» Task to complete
Each entry has to be set down again with no alteration.

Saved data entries

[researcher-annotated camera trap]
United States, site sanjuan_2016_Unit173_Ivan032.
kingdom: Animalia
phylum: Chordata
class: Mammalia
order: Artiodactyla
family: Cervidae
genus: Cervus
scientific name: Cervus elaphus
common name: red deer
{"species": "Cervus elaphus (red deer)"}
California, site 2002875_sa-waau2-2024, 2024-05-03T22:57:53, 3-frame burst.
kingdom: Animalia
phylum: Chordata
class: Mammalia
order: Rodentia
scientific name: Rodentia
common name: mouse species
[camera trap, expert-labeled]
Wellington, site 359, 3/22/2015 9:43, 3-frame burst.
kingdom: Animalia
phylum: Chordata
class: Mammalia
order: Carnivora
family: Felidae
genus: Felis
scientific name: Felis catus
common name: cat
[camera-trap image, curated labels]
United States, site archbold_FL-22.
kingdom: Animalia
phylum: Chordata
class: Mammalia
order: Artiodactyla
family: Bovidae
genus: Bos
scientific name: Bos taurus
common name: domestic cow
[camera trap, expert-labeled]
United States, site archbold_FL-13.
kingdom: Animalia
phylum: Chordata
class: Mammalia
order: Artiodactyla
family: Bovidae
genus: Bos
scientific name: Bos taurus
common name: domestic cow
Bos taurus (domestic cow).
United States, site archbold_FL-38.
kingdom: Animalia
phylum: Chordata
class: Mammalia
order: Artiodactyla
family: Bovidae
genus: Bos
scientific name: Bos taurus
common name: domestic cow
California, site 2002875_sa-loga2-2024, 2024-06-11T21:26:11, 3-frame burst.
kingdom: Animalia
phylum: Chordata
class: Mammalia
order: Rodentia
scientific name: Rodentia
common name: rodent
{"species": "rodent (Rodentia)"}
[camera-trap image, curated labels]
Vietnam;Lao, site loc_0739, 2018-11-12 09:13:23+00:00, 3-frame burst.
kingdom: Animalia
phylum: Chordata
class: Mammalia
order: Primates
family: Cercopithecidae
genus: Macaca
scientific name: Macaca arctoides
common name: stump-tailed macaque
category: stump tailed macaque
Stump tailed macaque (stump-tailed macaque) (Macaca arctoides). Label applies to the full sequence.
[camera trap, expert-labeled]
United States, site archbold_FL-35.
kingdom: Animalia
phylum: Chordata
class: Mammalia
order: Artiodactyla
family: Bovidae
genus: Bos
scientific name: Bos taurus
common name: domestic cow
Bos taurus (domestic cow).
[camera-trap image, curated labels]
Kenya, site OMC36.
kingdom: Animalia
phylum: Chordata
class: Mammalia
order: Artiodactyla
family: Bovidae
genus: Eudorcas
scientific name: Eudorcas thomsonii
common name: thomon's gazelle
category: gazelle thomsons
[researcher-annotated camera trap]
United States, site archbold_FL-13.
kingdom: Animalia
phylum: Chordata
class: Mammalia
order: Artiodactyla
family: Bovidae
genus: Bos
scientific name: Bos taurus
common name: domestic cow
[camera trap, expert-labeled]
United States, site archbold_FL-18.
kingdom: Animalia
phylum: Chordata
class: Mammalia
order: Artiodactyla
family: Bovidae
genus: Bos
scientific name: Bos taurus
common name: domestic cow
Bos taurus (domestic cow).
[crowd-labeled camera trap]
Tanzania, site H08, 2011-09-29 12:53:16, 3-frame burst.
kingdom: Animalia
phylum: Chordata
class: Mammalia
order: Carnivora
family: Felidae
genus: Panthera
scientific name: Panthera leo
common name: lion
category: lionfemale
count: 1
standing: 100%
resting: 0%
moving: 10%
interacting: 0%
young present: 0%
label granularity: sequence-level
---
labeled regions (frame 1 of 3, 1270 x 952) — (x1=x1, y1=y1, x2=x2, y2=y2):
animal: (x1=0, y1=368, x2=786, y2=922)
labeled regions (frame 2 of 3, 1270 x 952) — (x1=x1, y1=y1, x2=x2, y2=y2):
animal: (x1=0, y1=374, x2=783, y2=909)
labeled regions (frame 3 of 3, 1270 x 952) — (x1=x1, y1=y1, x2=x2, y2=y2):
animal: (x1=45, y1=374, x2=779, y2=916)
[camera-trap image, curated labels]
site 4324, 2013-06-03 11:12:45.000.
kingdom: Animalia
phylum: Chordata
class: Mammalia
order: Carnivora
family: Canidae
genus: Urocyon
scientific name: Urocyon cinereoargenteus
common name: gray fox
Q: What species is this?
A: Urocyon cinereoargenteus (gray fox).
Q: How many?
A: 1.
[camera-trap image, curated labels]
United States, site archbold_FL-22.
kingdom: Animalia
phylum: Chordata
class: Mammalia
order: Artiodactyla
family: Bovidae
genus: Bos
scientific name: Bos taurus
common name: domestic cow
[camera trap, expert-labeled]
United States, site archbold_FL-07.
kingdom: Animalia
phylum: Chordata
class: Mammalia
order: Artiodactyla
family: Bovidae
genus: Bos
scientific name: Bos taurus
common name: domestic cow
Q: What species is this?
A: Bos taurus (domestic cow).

» Reply to the exercise
[researcher-annotated camera trap]
United States, site sanjuan_2016_Unit173_Ivan032.
kingdom: Animalia
phylum: Chordata
class: Mammalia
order: Artiodactyla
family: Cervidae
genus: Cervus
scientific name: Cervus elaphus
common name: red deer
{"species": "Cervus elaphus (red deer)"}
California, site 2002875_sa-waau2-2024, 2024-05-03T22:57:53, 3-frame burst.
kingdom: Animalia
phylum: Chordata
class: Mammalia
order: Rodentia
scientific name: Rodentia
common name: mouse species
[camera trap, expert-labeled]
Wellington, site 359, 3/22/2015 9:43, 3-frame burst.
kingdom: Animalia
phylum: Chordata
class: Mammalia
order: Carnivora
family: Felidae
genus: Felis
scientific name: Felis catus
common name: cat
[camera-trap image, curated labels]
United States, site archbold_FL-22.
kingdom: Animalia
phylum: Chordata
class: Mammalia
order: Artiodactyla
family: Bovidae
genus: Bos
scientific name: Bos taurus
common name: domestic cow
[camera trap, expert-labeled]
United States, site archbold_FL-13.
kingdom: Animalia
phylum: Chordata
class: Mammalia
order: Artiodactyla
family: Bovidae
genus: Bos
scientific name: Bos taurus
common name: domestic cow
Bos taurus (domestic cow).
United States, site archbold_FL-38.
kingdom: Animalia
phylum: Chordata
class: Mammalia
order: Artiodactyla
family: Bovidae
genus: Bos
scientific name: Bos taurus
common name: domestic cow
California, site 2002875_sa-loga2-2024, 2024-06-11T21:26:11, 3-frame burst.
kingdom: Animalia
phylum: Chordata
class: Mammalia
order: Rodentia
scientific name: Rodentia
common name: rodent
{"species": "rodent (Rodentia)"}
[camera-trap image, curated labels]
Vietnam;Lao, site loc_0739, 2018-11-12 09:13:23+00:00, 3-frame burst.
kingdom: Animalia
phylum: Chordata
class: Mammalia
order: Primates
family: Cercopithecidae
genus: Macaca
scientific name: Macaca arctoides
common name: stump-tailed macaque
category: stump tailed macaque
Stump tailed macaque (stump-tailed macaque) (Macaca arctoides). Label applies to the full sequence.
[camera trap, expert-labeled]
United States, site archbold_FL-35.
kingdom: Animalia
phylum: Chordata
class: Mammalia
order: Artiodactyla
family: Bovidae
genus: Bos
scientific name: Bos taurus
common name: domestic cow
Bos taurus (domestic cow).
[camera-trap image, curated labels]
Kenya, site OMC36.
kingdom: Animalia
phylum: Chordata
class: Mammalia
order: Artiodactyla
family: Bovidae
genus: Eudorcas
scientific name: Eudorcas thomsonii
common name: thomon's gazelle
category: gazelle thomsons
[researcher-annotated camera trap]
United States, site archbold_FL-13.
kingdom: Animalia
phylum: Chordata
class: Mammalia
order: Artiodactyla
family: Bovidae
genus: Bos
scientific name: Bos taurus
common name: domestic cow
[camera trap, expert-labeled]
United States, site archbold_FL-18.
kingdom: Animalia
phylum: Chordata
class: Mammalia
order: Artiodactyla
family: Bovidae
genus: Bos
scientific name: Bos taurus
common name: domestic cow
Bos taurus (domestic cow).
[crowd-labeled camera trap]
Tanzania, site H08, 2011-09-29 12:53:16, 3-frame burst.
kingdom: Animalia
phylum: Chordata
class: Mammalia
order: Carnivora
family: Felidae
genus: Panthera
scientific name: Panthera leo
common name: lion
category: lionfemale
count: 1
standing: 100%
resting: 0%
moving: 10%
interacting: 0%
young present: 0%
label granularity: sequence-level
---
labeled regions (frame 1 of 3, 1270 x 952) — (x1=x1, y1=y1, x2=x2, y2=y2):
animal: (x1=0, y1=368, x2=786, y2=922)
labeled regions (frame 2 of 3, 1270 x 952) — (x1=x1, y1=y1, x2=x2, y2=y2):
animal: (x1=0, y1=374, x2=783, y2=909)
labeled regions (frame 3 of 3, 1270 x 952) — (x1=x1, y1=y1, x2=x2, y2=y2):
animal: (x1=45, y1=374, x2=779, y2=916)
[camera-trap image, curated labels]
site 4324, 2013-06-03 11:12:45.000.
kingdom: Animalia
phylum: Chordata
class: Mammalia
order: Carnivora
family: Canidae
genus: Urocyon
scientific name: Urocyon cinereoargenteus
common name: gray fox
Q: What species is this?
A: Urocyon cinereoargenteus (gray fox).
Q: How many?
A: 1.
[camera-trap image, curated labels]
United States, site archbold_FL-22.
kingdom: Animalia
phylum: Chordata
class: Mammalia
order: Artiodactyla
family: Bovidae
genus: Bos
scientific name: Bos taurus
common name: domestic cow
[camera trap, expert-labeled]
United States, site archbold_FL-07.
kingdom: Animalia
phylum: Chordata
class: Mammalia
order: Artiodactyla
family: Bovidae
genus: Bos
scientific name: Bos taurus
common name: domestic cow
Q: What species is this?
A: Bos taurus (domestic cow).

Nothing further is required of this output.